I'm not an astronomer, so I have less idea about possible problems with black holes. It seams that the neutron stars have a lot of internal structure near the surface, https://en.wikipedia.org/wiki/Nuclear_pasta because in the surface you have a mix of neutrons and protons. In the center, it may possible have a mix of normal mater and matter made also with the strange quark https://en.wikipedia.org/wiki/Strange_matter So there are a lot of weird things we don't understand completely and may case neutron star to avoid being crushed into a black hole. Also, at very high gravity forces, we must consider quantum gravity, that is a theory we had no t discovered yet. We discovered many black holes so all these problems I imagine are not so problematic. But anyway, there is a lot of internal structure that could have been a problem until they got a confirmation.

It's just a matter of time till the existence of the k-hole get's confirmed.
(comment deleted)
I experimentally verified that years in the past, when I was shacked up with some dolphins and a flexible assistant.

I’m able to continually confirm the existence of a near infinite number of a-holes, though.

(comment deleted)
(comment deleted)
(comment deleted)
(comment deleted)
(comment deleted)
Can someone explain why this discovery is linked with black holes discovery? It's just for the experimental research or its there something more?
I think they are drawing on the similarity that both things (pi-hole and black holes) were theorized long before they were proven -

but I dont think this is a very good addition to the article, it just confuses concepts that aren't related

Czechia is the world's largest electron microscopes producer so it's nice to see that the microscopes are useful in domestic research too.
They really seem to be a technical hub especially for the size of the country.
That is a neat little fact that I didn't know, thanks!
Two things wrong here: (1) they didn't use an electron microscope, and (2) the microscope they did use was made by a German company Created Gmbh.

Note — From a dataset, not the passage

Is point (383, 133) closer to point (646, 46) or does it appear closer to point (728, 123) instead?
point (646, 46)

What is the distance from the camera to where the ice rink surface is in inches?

This experiment was not done with an electron microscope, which shoots free electrons at a material at very high energies. Instead, they used "Kelvin Force Probe" microscopy which basically measures the electrostatic force from atoms on an ultra-fine tip of metal. Sounds crazy, but it's a technique that has been around for decades.

A tiny correction if I may, I think its "CreaTec", not "Created". I think they are refering to this one: https://www.createc.de/LT-STMAFM/
Which looks like an auto-correct issue - I regularly curse when a correctly spelled word (perhaps including partial capitalisation) is "helpfully" corrected to a valid word that is meaningless nonsense.
So… why wasn’t this interesting enough to get published in the proper nature journals?